If you use my approach, you can’t save the model using save(), although you can still save_weights(). Since I only use the latter, I’d never noticed this problem before. Sorry about that! You might want to stick to using set_value() when setting the learning rate :slight_smile:

(melissa.fabros) #14

Ah! thanks for the insight, @jeremy! I thought there was bug in keras or I was going a little nuts.

(Jeremy Howard) #15

This issue has already sent me a little nuts - see Different training accuracy using .set_value vs. = :wink:

(melissa.fabros) #16

I did read that forum topic in regards as part of troubleshooting; I thought the final verdict was that how one set the learning rate was a matter of preference. But now I guess we know a little better. :slight_smile: thanks for your patience!

(melissa.fabros) #17

hmm, I thought I followed the pattern in the keras docs and in the forum that discussed how to set learning rates.

model_2.optimizer returns “Adam” object (which ‘has no attribute set_value’) return a float object

a little confuzzled on how set_value() works, so I can save my working model.

(Jeremy Howard) #18

My guess is that at some point earlier in the session you used lr= rather than lr.set_value().
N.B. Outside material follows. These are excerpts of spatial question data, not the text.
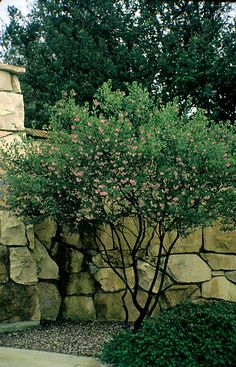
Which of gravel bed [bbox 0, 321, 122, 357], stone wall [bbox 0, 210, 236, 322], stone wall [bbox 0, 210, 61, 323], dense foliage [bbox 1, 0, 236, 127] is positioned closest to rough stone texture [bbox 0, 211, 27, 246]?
stone wall [bbox 0, 210, 61, 323]

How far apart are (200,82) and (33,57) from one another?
4.29 metres

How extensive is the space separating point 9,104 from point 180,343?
11.1 feet

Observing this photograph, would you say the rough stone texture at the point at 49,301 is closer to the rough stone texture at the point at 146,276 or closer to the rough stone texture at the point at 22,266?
the rough stone texture at the point at 22,266

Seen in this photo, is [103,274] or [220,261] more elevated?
[220,261]

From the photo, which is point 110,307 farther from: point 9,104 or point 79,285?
point 9,104

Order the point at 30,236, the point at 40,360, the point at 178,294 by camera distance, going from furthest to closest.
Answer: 1. the point at 178,294
2. the point at 30,236
3. the point at 40,360

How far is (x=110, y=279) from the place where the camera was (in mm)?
6543

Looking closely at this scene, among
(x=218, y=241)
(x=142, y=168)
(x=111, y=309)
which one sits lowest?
(x=111, y=309)

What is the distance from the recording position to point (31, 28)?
47.8 ft

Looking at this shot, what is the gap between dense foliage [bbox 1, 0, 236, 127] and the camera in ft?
41.0

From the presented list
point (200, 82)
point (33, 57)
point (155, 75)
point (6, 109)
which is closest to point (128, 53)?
point (155, 75)

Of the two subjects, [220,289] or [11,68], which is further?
[220,289]

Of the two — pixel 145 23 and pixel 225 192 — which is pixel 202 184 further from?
pixel 145 23

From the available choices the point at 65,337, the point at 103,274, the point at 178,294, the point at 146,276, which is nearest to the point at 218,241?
the point at 178,294
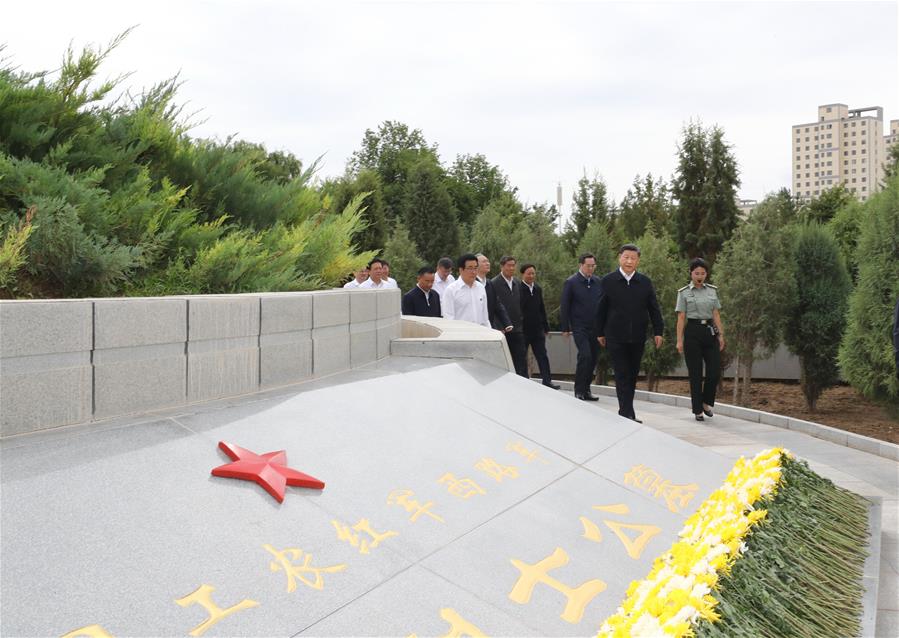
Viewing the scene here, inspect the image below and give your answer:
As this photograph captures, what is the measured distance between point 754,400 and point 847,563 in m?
9.01

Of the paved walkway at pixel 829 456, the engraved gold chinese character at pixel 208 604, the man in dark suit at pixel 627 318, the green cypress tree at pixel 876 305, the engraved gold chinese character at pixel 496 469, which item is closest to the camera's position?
the engraved gold chinese character at pixel 208 604

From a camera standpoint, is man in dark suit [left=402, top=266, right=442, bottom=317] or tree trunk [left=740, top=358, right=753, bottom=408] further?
tree trunk [left=740, top=358, right=753, bottom=408]

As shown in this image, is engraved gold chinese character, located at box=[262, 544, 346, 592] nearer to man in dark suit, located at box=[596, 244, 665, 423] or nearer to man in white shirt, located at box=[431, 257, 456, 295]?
A: man in dark suit, located at box=[596, 244, 665, 423]

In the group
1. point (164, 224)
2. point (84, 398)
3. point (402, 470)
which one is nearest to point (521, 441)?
point (402, 470)

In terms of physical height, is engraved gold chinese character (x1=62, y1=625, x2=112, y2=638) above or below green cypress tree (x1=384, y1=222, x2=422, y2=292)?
below

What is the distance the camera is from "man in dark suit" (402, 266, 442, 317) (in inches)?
334

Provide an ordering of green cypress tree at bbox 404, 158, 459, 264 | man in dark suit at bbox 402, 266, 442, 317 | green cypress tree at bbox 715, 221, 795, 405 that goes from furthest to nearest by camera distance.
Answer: green cypress tree at bbox 404, 158, 459, 264 → green cypress tree at bbox 715, 221, 795, 405 → man in dark suit at bbox 402, 266, 442, 317

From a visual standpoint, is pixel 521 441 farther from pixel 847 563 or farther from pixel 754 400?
pixel 754 400

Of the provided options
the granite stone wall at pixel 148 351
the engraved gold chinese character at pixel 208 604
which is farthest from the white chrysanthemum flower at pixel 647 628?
the granite stone wall at pixel 148 351

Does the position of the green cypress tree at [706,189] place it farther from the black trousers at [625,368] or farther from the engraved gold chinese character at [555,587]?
the engraved gold chinese character at [555,587]

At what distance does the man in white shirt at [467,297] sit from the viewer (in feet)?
27.7

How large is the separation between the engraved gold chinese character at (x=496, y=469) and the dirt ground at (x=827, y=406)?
6986mm

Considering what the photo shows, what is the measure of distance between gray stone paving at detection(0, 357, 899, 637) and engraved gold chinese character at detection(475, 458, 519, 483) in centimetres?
1

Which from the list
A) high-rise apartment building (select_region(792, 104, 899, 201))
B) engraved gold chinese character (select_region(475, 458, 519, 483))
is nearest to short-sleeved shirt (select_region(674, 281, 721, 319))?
engraved gold chinese character (select_region(475, 458, 519, 483))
Once you do that, set_value won’t work again.

(melissa.fabros) #19

I did indeed. i’ll rewrite those sections and try again. thanks so much!

(xchen) #20

@jeremy I was going through your statefarm-sample notebook (after I tried my own…) and have several questions.
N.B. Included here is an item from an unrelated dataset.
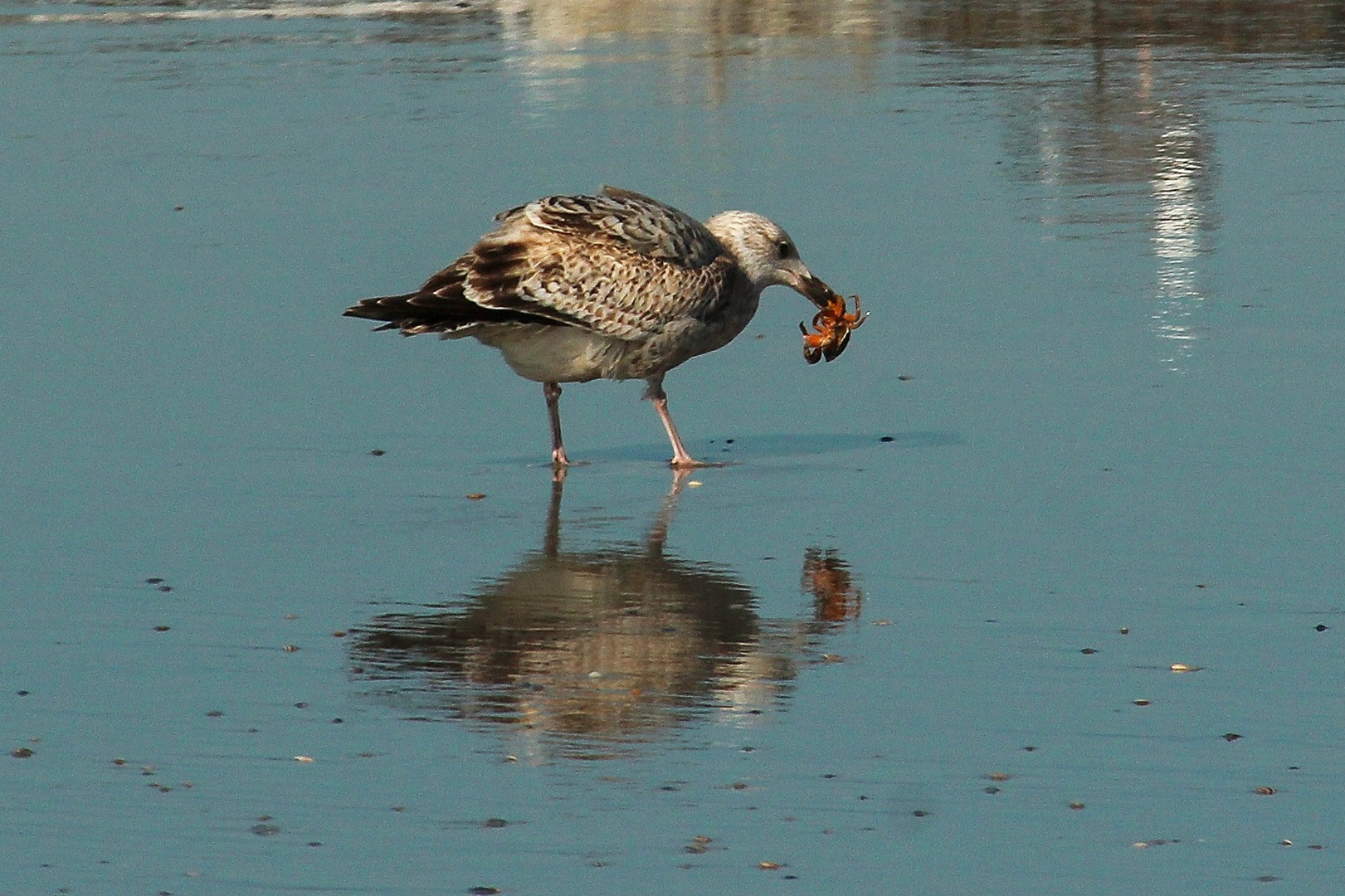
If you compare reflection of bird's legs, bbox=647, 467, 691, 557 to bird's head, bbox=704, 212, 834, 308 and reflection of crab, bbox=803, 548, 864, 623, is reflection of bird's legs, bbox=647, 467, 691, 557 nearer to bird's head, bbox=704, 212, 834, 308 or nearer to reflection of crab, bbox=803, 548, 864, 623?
reflection of crab, bbox=803, 548, 864, 623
  1. It gave me an error when I did
    "model.compile(Adam(), loss=‘categorical_crossentropy’, metrics=[‘accuracy’])"
    telling me that Adam is not defined. I went to the Keras website and corrected it to
    "model.compile(optimizer=‘adam’, loss=‘categorical_crossentropy’, metrics=[‘accuracy’])"
    and it was fine. I am simply wondering why your command didn’t work for me in case there is something interesting going on.

  2. What is the difference between and model.fit_generator (the latter was used in your statefarm notebook)? I see keras does not have the function fit_generator, so was fit_generator defined in util which we imported at the very beginning?

  3. I would also like to know where the function get_batches from? Is it from util class as well?

  4. Why is that in the validation batch, batch_size is twice as much?

Thank you and @rachel for all the good work. Merry Christmas!